-
-
Notifications
You must be signed in to change notification settings - Fork 1.9k
Description
I have a large imaging dataset with ~30k images, each 40 MB. I'm combining these images into a large dask array by defining a delayed function for loading each individual image, then using da.from_delayed and a da.stack. The resulting array has dimensions (30265, 2, 1000, 10000) and chunksize (1, 2, 1000, 10000), for a total of ~120k tasks (4 tasks per image file).

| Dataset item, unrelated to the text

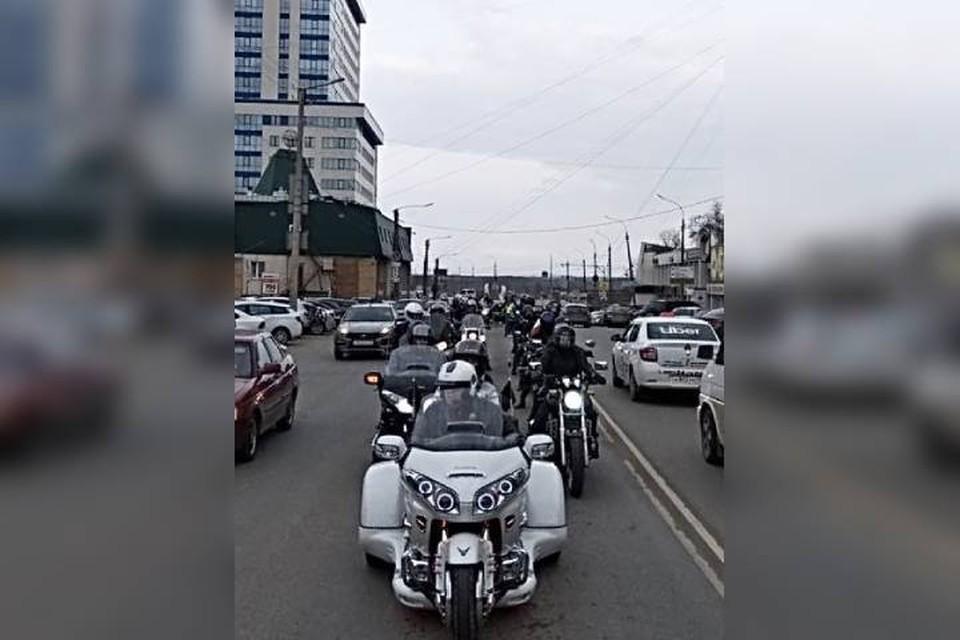 В завершение праздника большая колонна мотоциклов проехалась по городу, радуя детей и взрослых. Фото: предоставлено мотоклубом «Орден Севера»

I noticed that indexing along the first axis of this array (i.e., along the chunked axis) takes 30 ms; i.e., calling [x for x in array] takes ~900s, which seems a bit on the long side, given that these tasks have 0 horizontal dependencies, and everything is lazy. By contrast, the same indexing pattern used on a dummy dataset (da.zeros combined with stack) with the same shape + dtype + chunking takes ~.700 ms per "image" with a total of ~9s for [x for x in dummy_data]. That's not lighting-fast but it's acceptable, unlike 900s.
Short-term it's clear that I should simply avoid the pattern of big_array = da.stack(sub_arrays)...[b for b in big_array] when big_array is large... But I wonder a) why this pattern is so slow and b) if there's anything I can do (or dask can do) to speed up this access pattern.